Compare this to the splatting example from the L3DT wiki:
or the top Google Image Search result for "terrain splatting":
Those transitions between terrain types are much smoother than mine. Is my problem simply that the alpha maps exported from L3DT are too low-resolution? I'm using "alpha express" export, which generates alpha maps the same resolution as the attribute map, which is all the detail that exists. So the alpha map resolution is the same as the heightmap resolution. I'm a little dubious that that's the problem, since I've looked at literally hundreds of splat terrain example images from other sources, and none seem to show this problem I'm getting.
Maybe the problem is the hard edges in the alpha maps? Here's a magnified version of part of mine:
It may be hard to see here, but every pixel is either solid red, green, blue, or black. There's no smoothing or blurring, no alpha map pixels that are blue-green, etc. Should there be?

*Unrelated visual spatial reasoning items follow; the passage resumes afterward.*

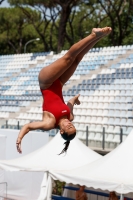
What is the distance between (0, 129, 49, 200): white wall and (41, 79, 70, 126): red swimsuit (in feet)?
25.5

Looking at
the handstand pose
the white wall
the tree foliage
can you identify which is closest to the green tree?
the tree foliage

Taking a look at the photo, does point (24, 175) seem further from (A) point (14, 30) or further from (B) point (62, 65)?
(A) point (14, 30)

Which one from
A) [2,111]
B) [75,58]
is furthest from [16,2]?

Is it just my choice of textures - too much contrast between white snow and everything else? It's true the rock-to-grass transition in my screenshot isn't as jarring as snow-to-grass. But that Google Image Search result has a high-contrast transition between sand and grass, and still looks quite smooth.
Is my splat fragment shader too naive? It just sums the terrain textures using the alpha map values. Maybe there's something fancier I could here, like a noise texture or procedural noise to fuzz the edges somehow?
- Code: Select all
vec4 alphaMap = texture2D(alphaMapTextureSampler, texCoord1);
vec4 outColor = alphaMap * texture2D(type1TextureSampler, texCoord0);
outColor += alphaMap * texture2D(type2TextureSampler, texCoord0);
outColor += alphaMap * texture2D(type3TextureSampler, texCoord0);
outColor += alphaMap * texture2D(type4TextureSampler, texCoord0);
If you've implemented terrain splatting before, how did you approach it to avoid the blockiness I'm seeing?